En effet, la protection sociale complémentaire et les exonérations sociales applicables au financement des dispositifs mis en place dans les entreprises s’appuient principalement sur les notions de cadres et non-cadres telles que précisées par la circulaire Sécurité sociale du 25 septembre 2013.
Or la fusion Arrco-Agirc et la disparition de la convention collective fondatrice de 1947 remettent en cause les notions de «cadres» et «non-cadres», ainsi que les différentes catégories de personnel bénéficiaires de ces couvertures, que l’on ait retenu les libellés «cadres/non cadres», «salariés articles 4/4bis ou 36», «affiliés à l’agirc»… dont l’article R.242-1-1 du Code de la Sécurité sociale avait validé l’utilisation dans les accords collectifs, décisions unilatérales de l’employeur (DUE) ou référendum.
Tsunami pour la conformité
Conséquence principale ? Un véritable tsunami pour la conformité aux règles d’exonération de cotisations sociales du financement employeur, car pour le moment aucune norme n’est venue remplacer celles qui tombent.
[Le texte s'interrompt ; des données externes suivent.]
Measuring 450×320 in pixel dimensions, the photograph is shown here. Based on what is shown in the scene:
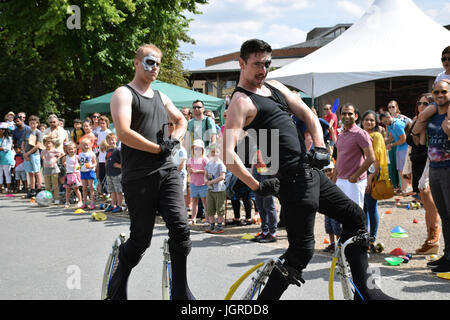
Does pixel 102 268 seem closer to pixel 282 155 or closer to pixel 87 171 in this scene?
pixel 282 155

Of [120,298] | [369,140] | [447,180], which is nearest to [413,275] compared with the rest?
[447,180]

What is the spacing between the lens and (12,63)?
25531 millimetres

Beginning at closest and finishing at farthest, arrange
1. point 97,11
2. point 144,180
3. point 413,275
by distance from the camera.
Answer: point 144,180 → point 413,275 → point 97,11

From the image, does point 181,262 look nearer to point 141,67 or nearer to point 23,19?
point 141,67

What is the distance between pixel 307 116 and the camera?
3.25 metres

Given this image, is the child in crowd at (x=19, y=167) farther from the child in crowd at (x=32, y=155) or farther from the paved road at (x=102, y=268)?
the paved road at (x=102, y=268)

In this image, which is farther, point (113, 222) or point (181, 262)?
point (113, 222)

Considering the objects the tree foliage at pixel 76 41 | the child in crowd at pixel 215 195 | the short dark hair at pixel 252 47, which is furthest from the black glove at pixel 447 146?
the tree foliage at pixel 76 41

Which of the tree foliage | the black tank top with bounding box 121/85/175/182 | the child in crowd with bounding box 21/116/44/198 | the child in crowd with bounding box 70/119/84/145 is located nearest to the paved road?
the black tank top with bounding box 121/85/175/182

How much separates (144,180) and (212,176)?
14.5ft

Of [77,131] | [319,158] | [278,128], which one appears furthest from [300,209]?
[77,131]

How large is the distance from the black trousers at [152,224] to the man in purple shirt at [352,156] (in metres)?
2.55

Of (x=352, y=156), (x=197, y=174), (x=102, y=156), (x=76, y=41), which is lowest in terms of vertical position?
(x=197, y=174)

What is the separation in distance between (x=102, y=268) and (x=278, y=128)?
308cm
Les partenaires sociaux ont ouvert une négociation pour définir les principaux éléments permettant de caractériser l’encadrement en laissant aux branches professionnelles la possibilité de préciser le cadre général, ouvrant la porte à une hétérogénéité selon les secteurs d’activité…
Les DRH peuvent se préparer dès à présent à un chantier structurant pour adapter leurs pratiques internes, car ils vont probablement devoir recomposer, réorganiser, réécrire leurs programmes de protection sociale. Dans ce paysage, un questionnement s’impose : doit-on conserver ou supprimer la catégorie «cadres» pour raisonner en priorité en «ensemble du personnel» s’agissant de la protection sociale complémentaire ?
Et ce, d’autant plus que la justification de la catégorie «cadres» est très affaiblie par l’évolution des organisations de travail et du management dans les entreprises. En outre, elle constitue souvent un plafond de verre archaïque pour la progression professionnelle et la prise de responsabilités des salariés issus des nouvelles générations. Pour le moment, tous les acteurs concernés attendent une période transitoire permettant de donner du temps aux entreprises et à la négociation sociale.